▸ ENTRIES PROVIDED
++++++++++
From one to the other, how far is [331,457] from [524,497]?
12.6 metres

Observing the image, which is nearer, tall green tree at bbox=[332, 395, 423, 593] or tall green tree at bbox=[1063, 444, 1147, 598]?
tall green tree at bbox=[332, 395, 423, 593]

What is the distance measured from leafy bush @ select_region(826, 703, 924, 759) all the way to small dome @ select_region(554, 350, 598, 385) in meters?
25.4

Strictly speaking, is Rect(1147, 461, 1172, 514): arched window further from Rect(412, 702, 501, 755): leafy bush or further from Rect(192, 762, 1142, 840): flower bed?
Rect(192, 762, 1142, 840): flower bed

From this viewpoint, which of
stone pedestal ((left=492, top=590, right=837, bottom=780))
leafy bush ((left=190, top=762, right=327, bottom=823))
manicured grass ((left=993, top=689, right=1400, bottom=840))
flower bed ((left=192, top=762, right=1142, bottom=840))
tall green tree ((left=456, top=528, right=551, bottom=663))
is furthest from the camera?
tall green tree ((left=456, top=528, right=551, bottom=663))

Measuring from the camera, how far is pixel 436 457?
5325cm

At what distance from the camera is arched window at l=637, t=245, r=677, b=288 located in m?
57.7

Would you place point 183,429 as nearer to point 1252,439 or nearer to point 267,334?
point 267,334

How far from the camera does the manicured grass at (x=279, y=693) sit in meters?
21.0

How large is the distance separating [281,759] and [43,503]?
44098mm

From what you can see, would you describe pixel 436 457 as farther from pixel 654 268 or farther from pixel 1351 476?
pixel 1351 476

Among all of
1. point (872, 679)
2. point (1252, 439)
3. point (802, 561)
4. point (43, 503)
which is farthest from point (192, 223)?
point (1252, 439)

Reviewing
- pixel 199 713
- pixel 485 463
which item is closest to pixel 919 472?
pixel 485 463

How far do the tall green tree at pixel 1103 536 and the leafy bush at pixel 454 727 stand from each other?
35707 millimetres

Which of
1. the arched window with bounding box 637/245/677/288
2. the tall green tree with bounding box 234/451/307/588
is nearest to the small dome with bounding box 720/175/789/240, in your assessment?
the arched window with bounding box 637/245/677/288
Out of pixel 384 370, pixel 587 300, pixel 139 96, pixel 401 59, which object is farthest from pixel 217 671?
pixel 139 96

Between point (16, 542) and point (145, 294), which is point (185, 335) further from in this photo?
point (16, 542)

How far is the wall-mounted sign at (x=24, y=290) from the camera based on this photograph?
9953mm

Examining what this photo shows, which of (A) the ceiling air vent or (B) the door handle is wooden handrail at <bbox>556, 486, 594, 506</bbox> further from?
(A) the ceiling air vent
++++++++++
▸ SET EXERCISE
Please lay out every nonblank line of the entries above as a Markdown table with two columns, "Row" for the running number and "Line" for the text. Include all the entries.

▸ RESULT FOR THIS EXERCISE
| Row | Line |
|---|---|
| 1 | From one to the other, how far is [331,457] from [524,497]? |
| 2 | 12.6 metres |
| 3 | Observing the image, which is nearer, tall green tree at bbox=[332, 395, 423, 593] or tall green tree at bbox=[1063, 444, 1147, 598]? |
| 4 | tall green tree at bbox=[332, 395, 423, 593] |
| 5 | What is the distance measured from leafy bush @ select_region(826, 703, 924, 759) all the way to small dome @ select_region(554, 350, 598, 385) in meters? |
| 6 | 25.4 |
| 7 | Strictly speaking, is Rect(1147, 461, 1172, 514): arched window further from Rect(412, 702, 501, 755): leafy bush or further from Rect(192, 762, 1142, 840): flower bed? |
| 8 | Rect(192, 762, 1142, 840): flower bed |
| 9 | From this viewpoint, which of |
| 10 | stone pedestal ((left=492, top=590, right=837, bottom=780)) |
| 11 | leafy bush ((left=190, top=762, right=327, bottom=823)) |
| 12 | manicured grass ((left=993, top=689, right=1400, bottom=840)) |
| 13 | flower bed ((left=192, top=762, right=1142, bottom=840)) |
| 14 | tall green tree ((left=456, top=528, right=551, bottom=663)) |
| 15 | is furthest from the camera? |
| 16 | tall green tree ((left=456, top=528, right=551, bottom=663)) |
| 17 | Measuring from the camera, how far is pixel 436 457? |
| 18 | 5325cm |
| 19 | At what distance from the camera is arched window at l=637, t=245, r=677, b=288 located in m? |
| 20 | 57.7 |
| 21 | Would you place point 183,429 as nearer to point 1252,439 or nearer to point 267,334? |
| 22 | point 267,334 |
| 23 | How far from the camera does the manicured grass at (x=279, y=693) sit in meters? |
| 24 | 21.0 |
| 25 | How large is the distance separating [281,759] and [43,503]? |
| 26 | 44098mm |
| 27 | From what you can see, would you describe pixel 436 457 as farther from pixel 654 268 or farther from pixel 1351 476? |
| 28 | pixel 1351 476 |
| 29 | Among all of |
| 30 | 1. point (872, 679) |
| 31 | 2. point (1252, 439) |
| 32 | 3. point (802, 561) |
| 33 | 4. point (43, 503) |
| 34 | which is farthest from point (192, 223)? |
| 35 | point (1252, 439) |
| 36 | Reviewing |
| 37 | - pixel 199 713 |
| 38 | - pixel 485 463 |
| 39 | which item is closest to pixel 919 472? |
| 40 | pixel 485 463 |
| 41 | How far do the tall green tree at pixel 1103 536 and the leafy bush at pixel 454 727 stand from each other? |
| 42 | 35707 millimetres |
| 43 | Which of |
| 44 | 1. the arched window with bounding box 637/245/677/288 |
| 45 | 2. the tall green tree with bounding box 234/451/307/588 |
| 46 | is nearest to the small dome with bounding box 720/175/789/240, in your assessment? |
| 47 | the arched window with bounding box 637/245/677/288 |
| 48 | Out of pixel 384 370, pixel 587 300, pixel 139 96, pixel 401 59, which object is farthest from pixel 217 671? |
| 49 | pixel 139 96 |
| 50 | Between point (16, 542) and point (145, 294), which is point (185, 335) further from in this photo? |
| 51 | point (16, 542) |
| 52 | How far is the wall-mounted sign at (x=24, y=290) from the camera based on this photograph? |
| 53 | 9953mm |
| 54 | Examining what this photo shows, which of (A) the ceiling air vent or (B) the door handle is wooden handrail at <bbox>556, 486, 594, 506</bbox> further from? |
| 55 | (A) the ceiling air vent |